- _WORK REQUEST_
Here the job is to retype the data word for word while leaving the pictures aside.

───── RECORDS FOR PROCESSING ─────

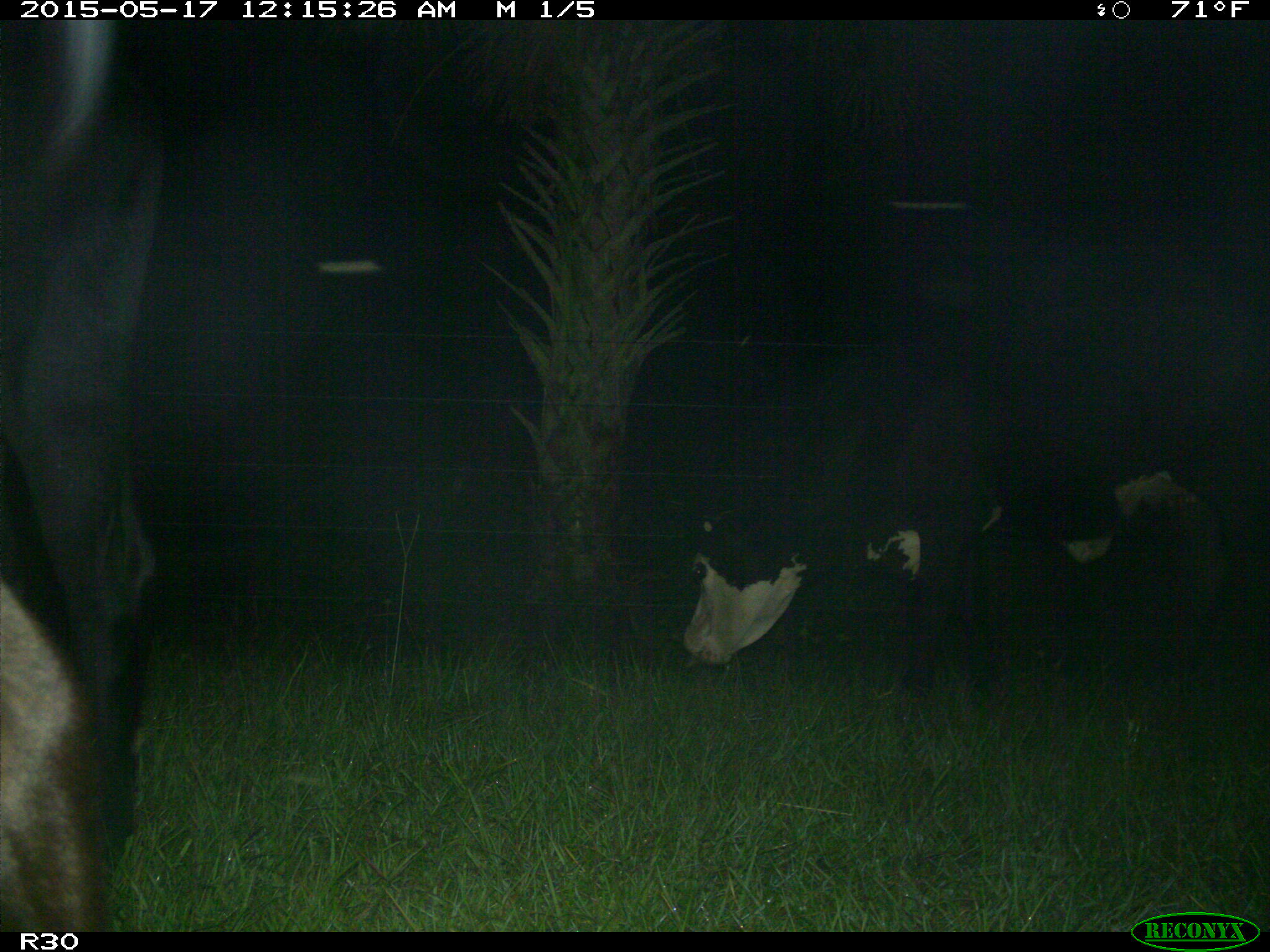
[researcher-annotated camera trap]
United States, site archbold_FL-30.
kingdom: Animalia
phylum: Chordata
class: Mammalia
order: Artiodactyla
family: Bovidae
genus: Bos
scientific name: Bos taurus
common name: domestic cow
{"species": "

─────

- _EXERCISE OUTPUT_
[researcher-annotated camera trap]
United States, site archbold_FL-30.
kingdom: Animalia
phylum: Chordata
class: Mammalia
order: Artiodactyla
family: Bovidae
genus: Bos
scientific name: Bos taurus
common name: domestic cow
{"species": "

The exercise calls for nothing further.